Your answer must consist of every line from the data below that includes the word "Tanzania".

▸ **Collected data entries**
■ ■ ■ ■ ■

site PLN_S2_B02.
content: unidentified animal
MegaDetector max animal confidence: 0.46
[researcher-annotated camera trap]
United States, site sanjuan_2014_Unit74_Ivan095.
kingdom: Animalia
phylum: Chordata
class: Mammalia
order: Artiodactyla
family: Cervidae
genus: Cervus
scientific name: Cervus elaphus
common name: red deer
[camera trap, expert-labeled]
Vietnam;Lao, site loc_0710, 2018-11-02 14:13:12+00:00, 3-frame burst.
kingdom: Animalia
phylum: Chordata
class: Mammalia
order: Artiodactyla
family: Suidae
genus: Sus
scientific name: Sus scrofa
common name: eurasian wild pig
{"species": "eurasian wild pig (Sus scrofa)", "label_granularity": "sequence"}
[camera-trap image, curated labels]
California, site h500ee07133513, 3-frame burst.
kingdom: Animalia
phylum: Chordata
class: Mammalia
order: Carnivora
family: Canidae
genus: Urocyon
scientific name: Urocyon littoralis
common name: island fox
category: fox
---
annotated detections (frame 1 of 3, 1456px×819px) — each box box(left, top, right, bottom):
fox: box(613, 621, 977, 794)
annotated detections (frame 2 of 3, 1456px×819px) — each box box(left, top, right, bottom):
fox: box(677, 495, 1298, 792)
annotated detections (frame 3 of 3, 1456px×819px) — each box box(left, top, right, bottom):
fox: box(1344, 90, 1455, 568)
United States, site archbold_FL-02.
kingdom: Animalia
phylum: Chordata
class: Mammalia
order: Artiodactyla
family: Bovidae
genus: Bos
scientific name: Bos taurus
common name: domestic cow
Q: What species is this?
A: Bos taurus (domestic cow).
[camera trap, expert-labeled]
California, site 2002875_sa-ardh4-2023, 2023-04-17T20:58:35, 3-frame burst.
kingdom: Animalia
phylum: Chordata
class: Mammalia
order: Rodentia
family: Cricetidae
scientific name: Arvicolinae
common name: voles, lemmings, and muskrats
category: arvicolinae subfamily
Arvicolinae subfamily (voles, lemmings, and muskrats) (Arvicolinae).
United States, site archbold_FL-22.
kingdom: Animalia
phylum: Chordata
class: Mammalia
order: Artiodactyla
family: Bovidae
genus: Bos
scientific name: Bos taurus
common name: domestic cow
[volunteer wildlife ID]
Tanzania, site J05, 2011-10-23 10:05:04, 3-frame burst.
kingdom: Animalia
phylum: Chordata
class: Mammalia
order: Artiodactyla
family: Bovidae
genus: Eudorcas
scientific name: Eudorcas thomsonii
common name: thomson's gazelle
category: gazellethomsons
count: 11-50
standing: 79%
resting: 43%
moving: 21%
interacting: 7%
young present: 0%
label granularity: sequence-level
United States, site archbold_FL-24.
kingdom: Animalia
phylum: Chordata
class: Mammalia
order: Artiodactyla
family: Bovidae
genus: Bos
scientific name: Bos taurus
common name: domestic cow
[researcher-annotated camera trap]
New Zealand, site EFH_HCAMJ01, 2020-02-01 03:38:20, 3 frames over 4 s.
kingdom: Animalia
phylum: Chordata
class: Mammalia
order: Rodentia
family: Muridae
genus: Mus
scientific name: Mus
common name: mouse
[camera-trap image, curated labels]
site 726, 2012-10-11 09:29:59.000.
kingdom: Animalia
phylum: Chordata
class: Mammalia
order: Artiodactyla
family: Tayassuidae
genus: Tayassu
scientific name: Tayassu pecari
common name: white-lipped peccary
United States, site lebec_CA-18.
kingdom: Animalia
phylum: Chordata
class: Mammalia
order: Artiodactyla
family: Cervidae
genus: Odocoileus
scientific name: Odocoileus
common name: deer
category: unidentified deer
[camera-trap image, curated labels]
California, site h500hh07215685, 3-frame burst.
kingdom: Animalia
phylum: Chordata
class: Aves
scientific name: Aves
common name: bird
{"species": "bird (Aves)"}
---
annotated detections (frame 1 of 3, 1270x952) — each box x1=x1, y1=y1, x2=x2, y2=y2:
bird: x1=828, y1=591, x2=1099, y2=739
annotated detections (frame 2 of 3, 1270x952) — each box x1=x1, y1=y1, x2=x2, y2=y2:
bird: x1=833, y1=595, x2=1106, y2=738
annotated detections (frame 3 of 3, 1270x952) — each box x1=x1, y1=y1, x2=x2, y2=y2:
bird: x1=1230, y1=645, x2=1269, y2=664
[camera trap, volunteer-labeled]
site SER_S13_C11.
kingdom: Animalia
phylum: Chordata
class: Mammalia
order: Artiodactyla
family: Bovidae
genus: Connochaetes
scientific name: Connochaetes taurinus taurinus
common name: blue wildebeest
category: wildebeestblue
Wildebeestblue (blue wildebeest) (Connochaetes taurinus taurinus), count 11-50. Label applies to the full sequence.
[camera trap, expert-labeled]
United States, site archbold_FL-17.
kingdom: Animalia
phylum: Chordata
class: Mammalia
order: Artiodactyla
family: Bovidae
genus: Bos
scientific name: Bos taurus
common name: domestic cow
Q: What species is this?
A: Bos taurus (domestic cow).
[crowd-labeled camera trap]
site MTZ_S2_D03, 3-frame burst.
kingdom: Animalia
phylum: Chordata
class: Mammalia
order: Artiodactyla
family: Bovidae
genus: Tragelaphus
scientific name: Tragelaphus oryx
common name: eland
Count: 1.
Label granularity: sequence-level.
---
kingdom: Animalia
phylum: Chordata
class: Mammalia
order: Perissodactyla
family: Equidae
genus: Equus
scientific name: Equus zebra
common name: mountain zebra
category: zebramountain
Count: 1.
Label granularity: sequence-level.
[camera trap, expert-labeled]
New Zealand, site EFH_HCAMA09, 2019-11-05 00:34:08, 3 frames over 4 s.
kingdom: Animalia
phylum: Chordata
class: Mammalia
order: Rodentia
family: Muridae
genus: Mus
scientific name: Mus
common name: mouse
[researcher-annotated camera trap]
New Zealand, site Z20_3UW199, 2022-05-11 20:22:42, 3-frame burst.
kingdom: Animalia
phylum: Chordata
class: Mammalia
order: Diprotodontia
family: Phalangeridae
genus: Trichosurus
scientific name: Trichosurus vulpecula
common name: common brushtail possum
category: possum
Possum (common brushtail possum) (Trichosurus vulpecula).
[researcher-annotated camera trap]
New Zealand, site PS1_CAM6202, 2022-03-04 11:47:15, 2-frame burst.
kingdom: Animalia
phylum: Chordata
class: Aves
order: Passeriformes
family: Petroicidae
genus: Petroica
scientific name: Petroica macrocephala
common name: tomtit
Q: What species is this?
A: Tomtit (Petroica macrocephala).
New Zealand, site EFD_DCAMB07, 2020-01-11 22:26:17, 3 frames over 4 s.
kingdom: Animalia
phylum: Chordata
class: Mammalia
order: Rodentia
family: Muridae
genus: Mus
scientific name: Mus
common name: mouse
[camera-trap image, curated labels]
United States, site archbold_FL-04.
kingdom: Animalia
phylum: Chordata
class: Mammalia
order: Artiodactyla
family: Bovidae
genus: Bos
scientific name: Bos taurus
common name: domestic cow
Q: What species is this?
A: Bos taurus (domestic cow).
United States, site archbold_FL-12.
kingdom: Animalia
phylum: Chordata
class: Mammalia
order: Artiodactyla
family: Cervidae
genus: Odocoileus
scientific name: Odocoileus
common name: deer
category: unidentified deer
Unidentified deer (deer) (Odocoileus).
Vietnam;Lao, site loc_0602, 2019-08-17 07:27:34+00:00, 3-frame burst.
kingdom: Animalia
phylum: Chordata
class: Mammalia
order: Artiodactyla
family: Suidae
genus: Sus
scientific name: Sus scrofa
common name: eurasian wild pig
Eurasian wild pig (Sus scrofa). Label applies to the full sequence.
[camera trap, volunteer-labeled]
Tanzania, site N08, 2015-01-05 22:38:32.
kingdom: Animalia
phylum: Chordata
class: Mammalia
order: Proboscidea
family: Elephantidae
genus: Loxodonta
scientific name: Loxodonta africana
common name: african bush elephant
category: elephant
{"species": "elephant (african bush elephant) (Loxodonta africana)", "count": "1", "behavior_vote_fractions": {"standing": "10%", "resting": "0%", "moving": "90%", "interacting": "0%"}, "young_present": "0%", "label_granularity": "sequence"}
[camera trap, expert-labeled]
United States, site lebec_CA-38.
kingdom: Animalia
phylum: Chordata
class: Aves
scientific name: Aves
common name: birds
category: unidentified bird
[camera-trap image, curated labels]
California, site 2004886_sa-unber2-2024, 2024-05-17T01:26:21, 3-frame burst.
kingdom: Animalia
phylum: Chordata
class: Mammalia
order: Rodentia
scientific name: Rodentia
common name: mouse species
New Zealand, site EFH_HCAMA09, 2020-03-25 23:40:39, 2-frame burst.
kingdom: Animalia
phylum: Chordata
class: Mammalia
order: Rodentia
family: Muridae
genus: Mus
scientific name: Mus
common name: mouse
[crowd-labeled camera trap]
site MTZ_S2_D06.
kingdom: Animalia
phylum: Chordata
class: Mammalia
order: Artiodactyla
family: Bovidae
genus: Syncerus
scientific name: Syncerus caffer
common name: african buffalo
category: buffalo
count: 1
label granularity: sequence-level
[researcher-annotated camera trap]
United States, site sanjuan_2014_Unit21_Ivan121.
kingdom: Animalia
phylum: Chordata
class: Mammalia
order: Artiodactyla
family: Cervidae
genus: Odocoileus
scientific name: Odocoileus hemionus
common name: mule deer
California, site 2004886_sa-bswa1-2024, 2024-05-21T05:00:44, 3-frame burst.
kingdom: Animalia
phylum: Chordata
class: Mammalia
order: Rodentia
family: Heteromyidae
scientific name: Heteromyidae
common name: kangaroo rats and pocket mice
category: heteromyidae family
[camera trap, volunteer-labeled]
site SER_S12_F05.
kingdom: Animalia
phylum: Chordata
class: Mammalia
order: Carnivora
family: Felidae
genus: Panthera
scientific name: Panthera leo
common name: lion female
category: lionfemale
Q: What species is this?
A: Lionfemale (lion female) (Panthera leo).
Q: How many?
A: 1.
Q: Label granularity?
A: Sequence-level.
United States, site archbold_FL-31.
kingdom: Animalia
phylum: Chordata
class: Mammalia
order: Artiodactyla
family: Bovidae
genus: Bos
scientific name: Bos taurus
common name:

■ ■ ■ ■ ■

▸ **TASK ANSWER**
Tanzania, site J05, 2011-10-23 10:05:04, 3-frame burst.
Tanzania, site N08, 2015-01-05 22:38:32.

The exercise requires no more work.